(Beginning of SUPPLIED DATA)

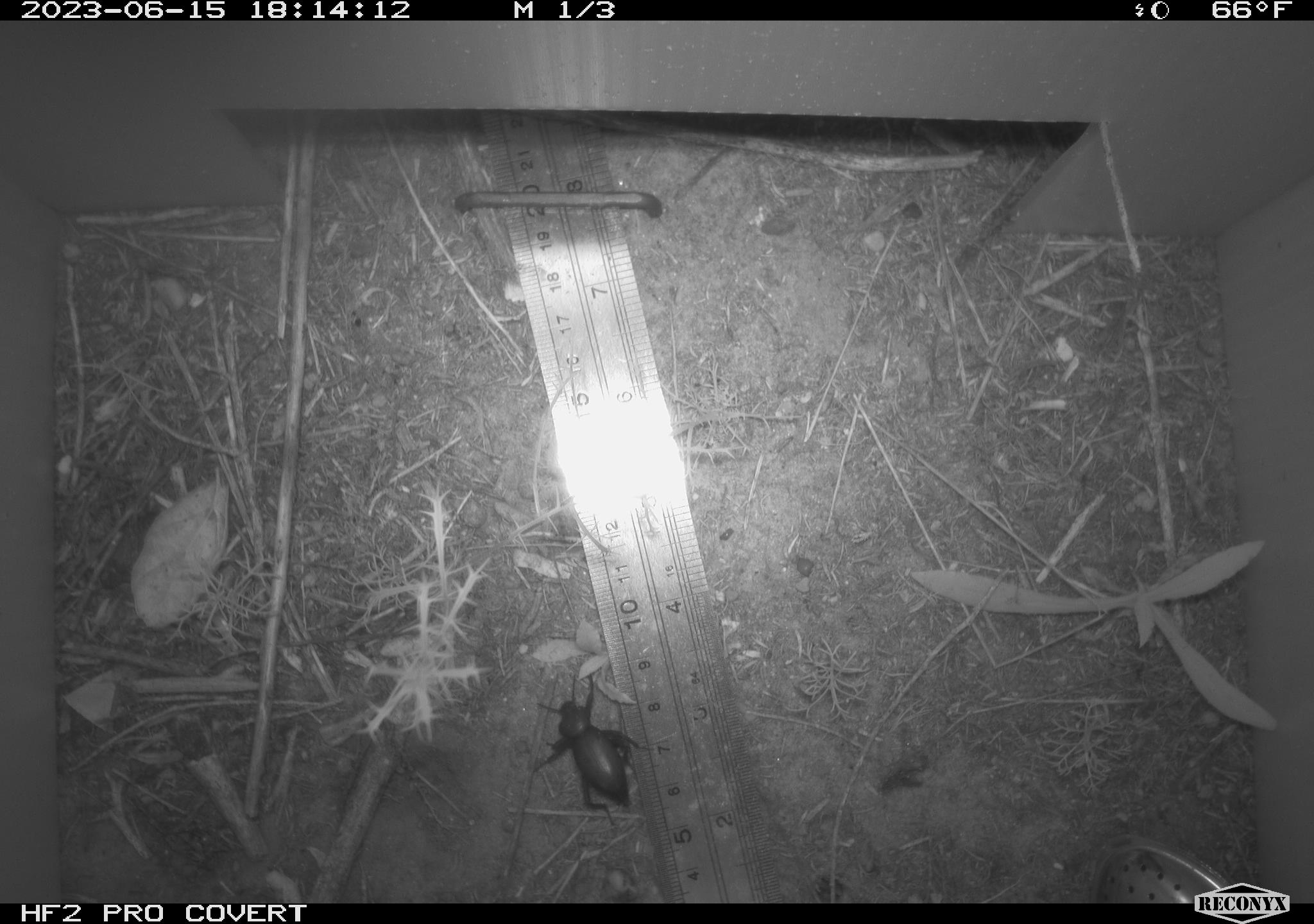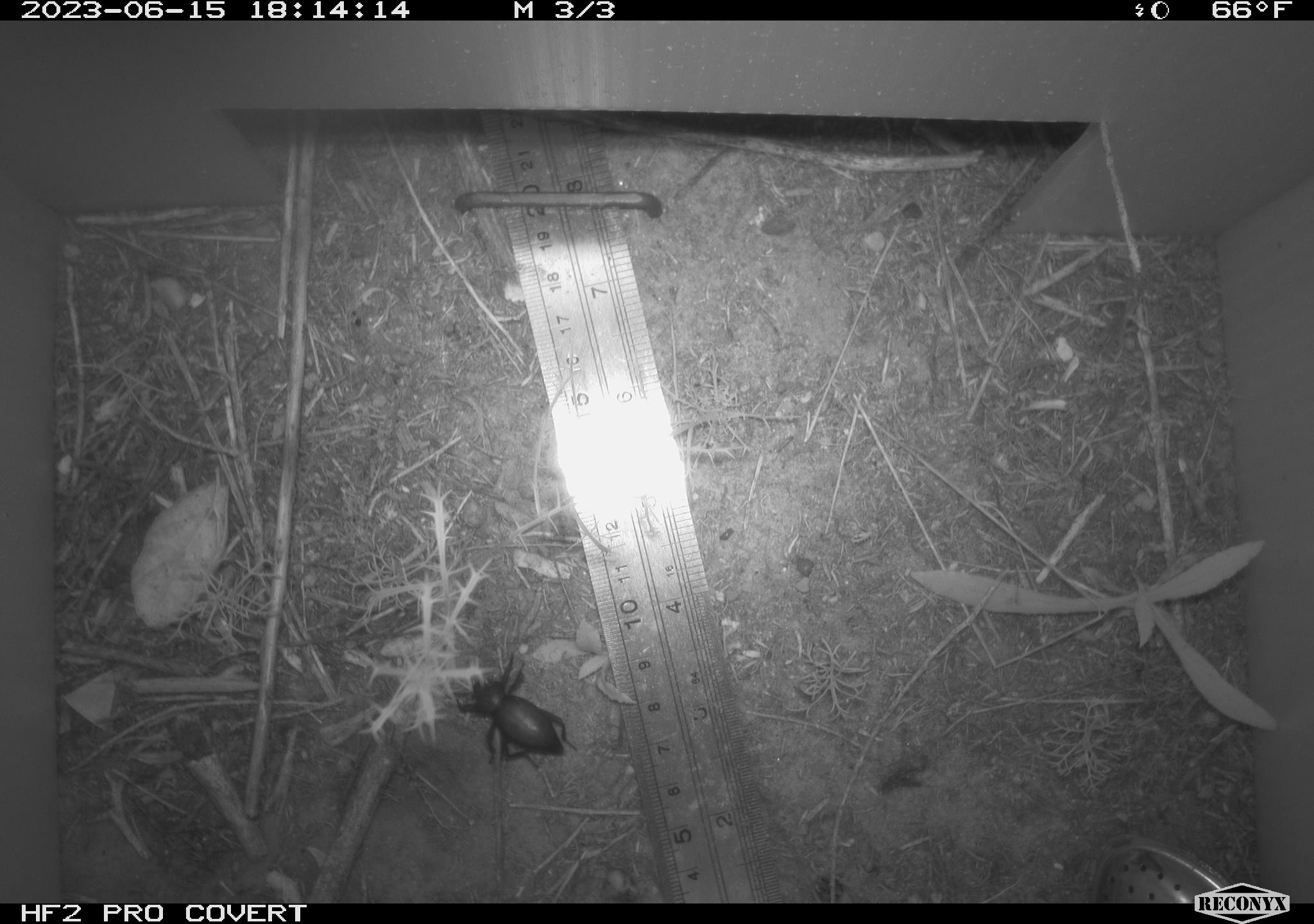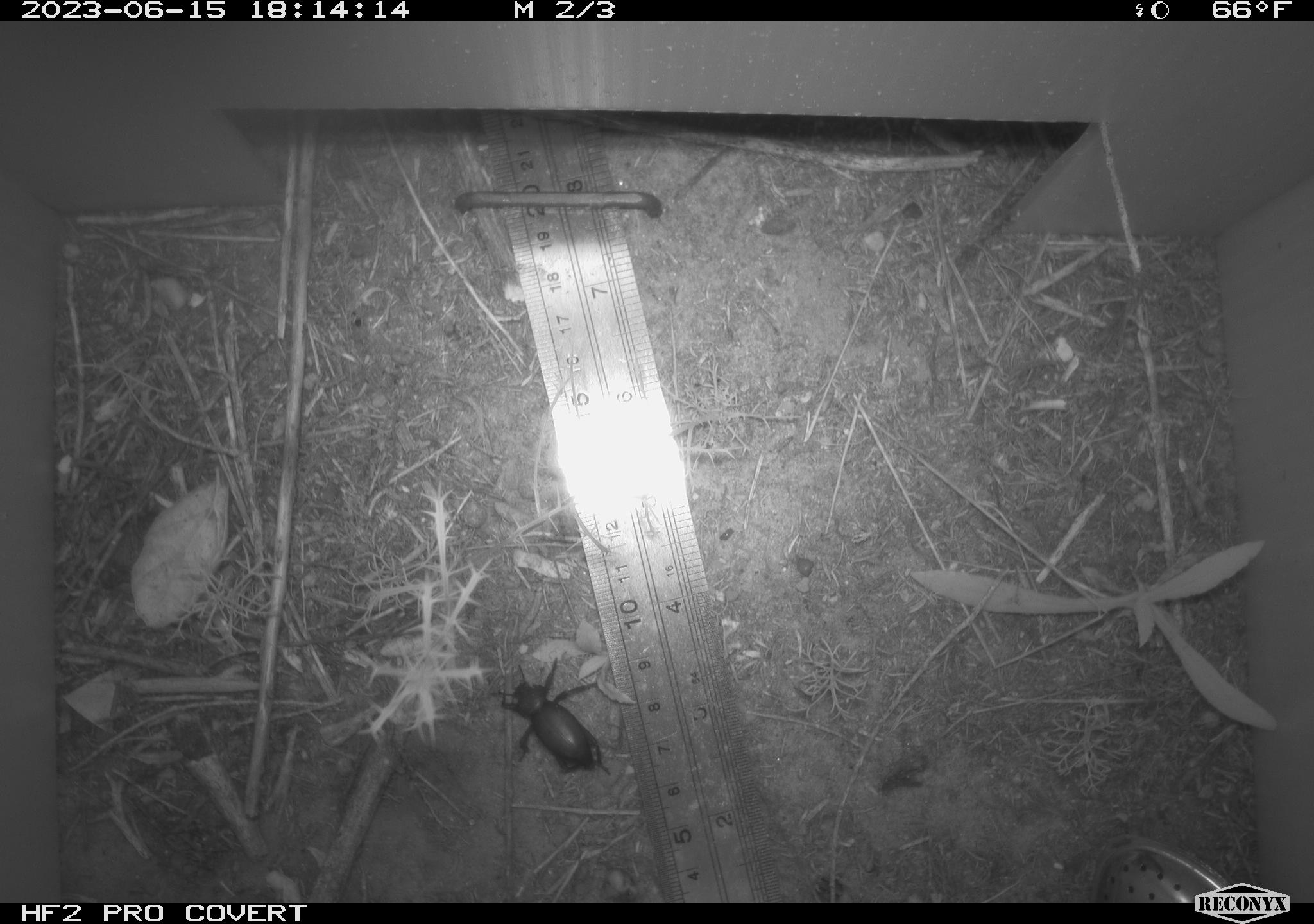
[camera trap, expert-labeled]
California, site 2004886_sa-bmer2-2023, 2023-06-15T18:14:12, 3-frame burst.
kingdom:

(End of SUPPLIED DATA)

◆ TASK STATEMENT ◆
Output, and output only, the lines from the one containing "2023-06-15T18:14:12, 3-frame burst." through the last line of the data above.

◆ ANSWER TO THE EXERCISE ◆
California, site 2004886_sa-bmer2-2023, 2023-06-15T18:14:12, 3-frame burst.
kingdom:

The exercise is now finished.